> [The data]:
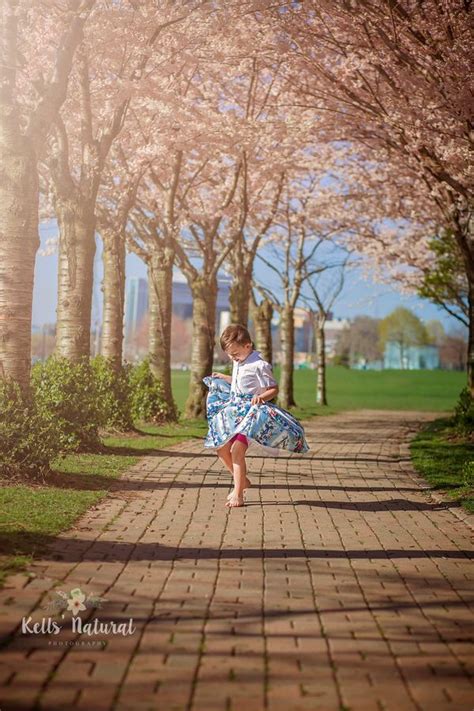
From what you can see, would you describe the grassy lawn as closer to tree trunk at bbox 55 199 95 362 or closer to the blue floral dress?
the blue floral dress

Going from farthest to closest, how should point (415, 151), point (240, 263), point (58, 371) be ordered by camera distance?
point (240, 263) → point (415, 151) → point (58, 371)

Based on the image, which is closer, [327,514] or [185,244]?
[327,514]

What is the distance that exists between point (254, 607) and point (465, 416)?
50.5ft

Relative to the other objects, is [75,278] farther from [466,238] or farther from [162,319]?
[466,238]

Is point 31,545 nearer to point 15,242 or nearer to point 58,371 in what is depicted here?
point 15,242

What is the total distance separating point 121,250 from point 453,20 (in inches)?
339

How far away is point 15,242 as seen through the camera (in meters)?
10.3

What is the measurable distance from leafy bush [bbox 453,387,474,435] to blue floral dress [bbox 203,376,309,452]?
425 inches

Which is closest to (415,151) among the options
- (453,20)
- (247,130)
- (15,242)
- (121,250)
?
(453,20)

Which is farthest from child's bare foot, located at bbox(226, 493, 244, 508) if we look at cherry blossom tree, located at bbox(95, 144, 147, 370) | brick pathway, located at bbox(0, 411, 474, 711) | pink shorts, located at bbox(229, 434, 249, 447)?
cherry blossom tree, located at bbox(95, 144, 147, 370)

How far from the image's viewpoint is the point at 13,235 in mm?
10258

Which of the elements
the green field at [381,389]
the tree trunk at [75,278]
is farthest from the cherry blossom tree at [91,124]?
the green field at [381,389]

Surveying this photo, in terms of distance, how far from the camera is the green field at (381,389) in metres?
45.5

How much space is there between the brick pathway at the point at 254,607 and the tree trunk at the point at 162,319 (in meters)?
11.5
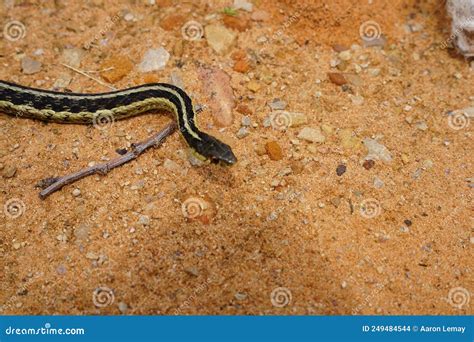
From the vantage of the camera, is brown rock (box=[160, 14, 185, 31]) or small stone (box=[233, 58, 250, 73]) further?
brown rock (box=[160, 14, 185, 31])

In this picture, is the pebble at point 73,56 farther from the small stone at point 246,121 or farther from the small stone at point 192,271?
the small stone at point 192,271

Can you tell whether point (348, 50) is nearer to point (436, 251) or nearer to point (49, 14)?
point (436, 251)

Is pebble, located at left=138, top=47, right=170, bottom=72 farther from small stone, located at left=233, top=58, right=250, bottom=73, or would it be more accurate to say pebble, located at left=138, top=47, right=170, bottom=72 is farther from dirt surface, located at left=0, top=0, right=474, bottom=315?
small stone, located at left=233, top=58, right=250, bottom=73

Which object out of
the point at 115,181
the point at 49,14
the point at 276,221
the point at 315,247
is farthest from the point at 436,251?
the point at 49,14

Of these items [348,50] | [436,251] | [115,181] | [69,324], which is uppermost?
[348,50]

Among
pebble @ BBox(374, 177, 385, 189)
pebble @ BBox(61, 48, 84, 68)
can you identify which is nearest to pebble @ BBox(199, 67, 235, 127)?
pebble @ BBox(61, 48, 84, 68)

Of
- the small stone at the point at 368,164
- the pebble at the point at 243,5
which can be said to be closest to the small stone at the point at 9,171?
the pebble at the point at 243,5
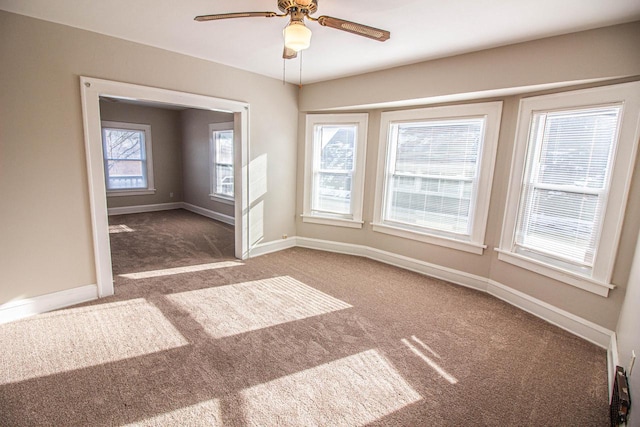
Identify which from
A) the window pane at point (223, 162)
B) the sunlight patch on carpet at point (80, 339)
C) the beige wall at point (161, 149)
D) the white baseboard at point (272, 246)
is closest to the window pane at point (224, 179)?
the window pane at point (223, 162)

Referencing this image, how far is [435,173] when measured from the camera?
4.01m

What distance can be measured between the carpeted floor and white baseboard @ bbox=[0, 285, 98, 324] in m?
0.11

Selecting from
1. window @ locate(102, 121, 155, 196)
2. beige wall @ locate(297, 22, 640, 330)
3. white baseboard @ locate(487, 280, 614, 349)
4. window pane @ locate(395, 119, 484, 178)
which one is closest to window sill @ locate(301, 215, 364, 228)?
beige wall @ locate(297, 22, 640, 330)

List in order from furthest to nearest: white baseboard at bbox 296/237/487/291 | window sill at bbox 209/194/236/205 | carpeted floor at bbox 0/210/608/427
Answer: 1. window sill at bbox 209/194/236/205
2. white baseboard at bbox 296/237/487/291
3. carpeted floor at bbox 0/210/608/427

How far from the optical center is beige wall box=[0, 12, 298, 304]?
102 inches

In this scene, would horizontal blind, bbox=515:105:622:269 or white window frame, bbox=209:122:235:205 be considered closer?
horizontal blind, bbox=515:105:622:269

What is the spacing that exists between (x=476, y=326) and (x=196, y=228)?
530 cm

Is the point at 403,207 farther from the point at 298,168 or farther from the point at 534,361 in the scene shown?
the point at 534,361

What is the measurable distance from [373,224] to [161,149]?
600 centimetres

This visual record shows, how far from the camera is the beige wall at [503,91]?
2473 mm

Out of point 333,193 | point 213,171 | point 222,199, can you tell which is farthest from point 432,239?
point 213,171

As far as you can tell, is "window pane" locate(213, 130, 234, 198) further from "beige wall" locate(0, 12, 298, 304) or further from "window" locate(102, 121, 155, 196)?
"beige wall" locate(0, 12, 298, 304)

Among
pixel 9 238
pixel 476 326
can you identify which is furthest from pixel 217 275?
pixel 476 326

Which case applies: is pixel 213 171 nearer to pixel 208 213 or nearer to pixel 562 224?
pixel 208 213
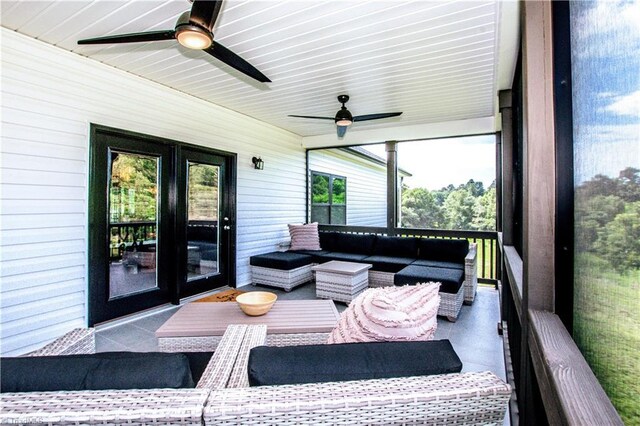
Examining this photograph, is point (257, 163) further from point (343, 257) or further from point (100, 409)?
point (100, 409)

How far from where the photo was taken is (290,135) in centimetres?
638

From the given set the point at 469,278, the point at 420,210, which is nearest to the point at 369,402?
the point at 469,278

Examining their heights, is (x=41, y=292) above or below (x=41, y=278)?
below

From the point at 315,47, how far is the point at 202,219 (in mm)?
2929

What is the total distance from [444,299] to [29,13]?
4828mm

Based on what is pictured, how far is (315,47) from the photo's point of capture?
2.98m

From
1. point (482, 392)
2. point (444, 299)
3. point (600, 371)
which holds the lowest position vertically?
point (444, 299)

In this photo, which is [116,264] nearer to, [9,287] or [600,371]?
[9,287]

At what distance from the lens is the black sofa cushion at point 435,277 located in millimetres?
3561

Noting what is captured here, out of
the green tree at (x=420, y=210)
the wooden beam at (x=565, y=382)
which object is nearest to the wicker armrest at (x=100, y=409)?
the wooden beam at (x=565, y=382)

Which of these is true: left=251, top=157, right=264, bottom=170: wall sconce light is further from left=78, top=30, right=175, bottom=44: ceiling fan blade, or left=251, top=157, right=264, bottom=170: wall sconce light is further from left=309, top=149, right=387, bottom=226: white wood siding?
left=78, top=30, right=175, bottom=44: ceiling fan blade

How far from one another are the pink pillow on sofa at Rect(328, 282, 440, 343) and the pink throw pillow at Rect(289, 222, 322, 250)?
4.24 meters

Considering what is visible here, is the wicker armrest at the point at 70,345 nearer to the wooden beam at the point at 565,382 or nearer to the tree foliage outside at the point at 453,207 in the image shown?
the wooden beam at the point at 565,382

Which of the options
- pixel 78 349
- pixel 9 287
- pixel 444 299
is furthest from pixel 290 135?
pixel 78 349
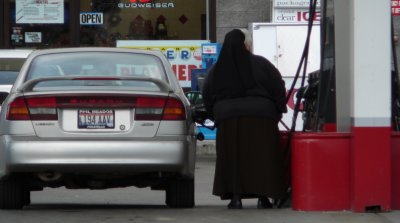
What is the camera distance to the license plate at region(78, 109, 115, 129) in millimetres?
8320

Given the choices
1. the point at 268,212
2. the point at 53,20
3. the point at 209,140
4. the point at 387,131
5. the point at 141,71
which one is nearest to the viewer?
the point at 387,131

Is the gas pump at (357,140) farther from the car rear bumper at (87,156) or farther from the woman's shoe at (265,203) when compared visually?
the car rear bumper at (87,156)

> [Directions for this task]:
Copy the stretch from the line that contains "Which of the options" through the end of the data, word for word, omitting the pictures.

> [Answer for this exercise]:
Which of the options
- pixel 78 349
- pixel 9 287
- pixel 444 299
is furthest from pixel 290 135?
pixel 78 349
What is the camera distance to the license plate at region(78, 109, 115, 129) in millimetres?
8320

Given the choices
1. the point at 268,212
2. the point at 53,20
3. the point at 209,140
4. the point at 387,131
5. the point at 141,71
which one is nearest to the viewer?
the point at 387,131

Is the gas pump at (357,140) farther from the car rear bumper at (87,156) or farther from the woman's shoe at (265,203) when compared visually?
the car rear bumper at (87,156)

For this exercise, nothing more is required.